I'm a conflict theorist, which necessarily makes me a Marxist of some sort, but class conflict explains far more than structuralist theories simply because self-interest rules the day. In my, somewhat informed opinion, at least. Reality is that the macrotheories don't work completely and sometimes one must be discarded in favor of the other simply because the other is more correct. Geek moment: Rodney just had a stroke. There are plenty of functionalists that disagree with me on self-interest, but really, the whole tending toward equalibrium thing just seems to strike me as apologist for inequality. Note to self: no reading social theory until comps are finished. I mean it.

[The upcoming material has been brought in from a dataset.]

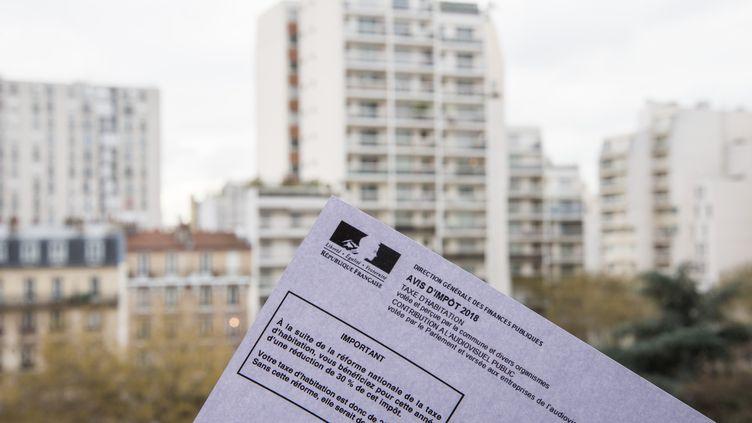 La taxe d'habitation doit être supprimée pour l'intégralité des ménages à l'horizon 2023, mais cette échéance pourrait finalement être différée d'un an ou deux. (RICCARDO MILANI / HANS LUCAS / AFP)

Politically, I'm a libertarian. Probably. I'd be an anarchist, but we are not ready for anarchy. Montana proved that beyond a shadow of a doubt. They allowed anarchy on their highway system and people decided the Montana highway system was a race track and they were expert racers rather than actually used judgment to travel at speeds that were appropriate for vehicle, conditions, and driver. And this is a state with signs that say "warning, free range for X miles." It would be unpleasant to discover cows on the road at 130 mph. So Montana had to re-impose law to tell people how to drive safely. I am neither conservative nor liberal. I want minimal encroachment of law. Conservatives want laws to restrict ability to choose, such as illegal drugs. Liberals want laws to restrict ability to choose, such as gun control. The only difference between a liberal and a conservative is which part of human behavior they want to control through legislation. Our government, every single part of it, does not trust us to make our own decisions. Every year, they tighten the leash. Big Brother is now Nanny. Orwell has to be shaking his head from his fluffy cloud and harp playing at how wrong he got that.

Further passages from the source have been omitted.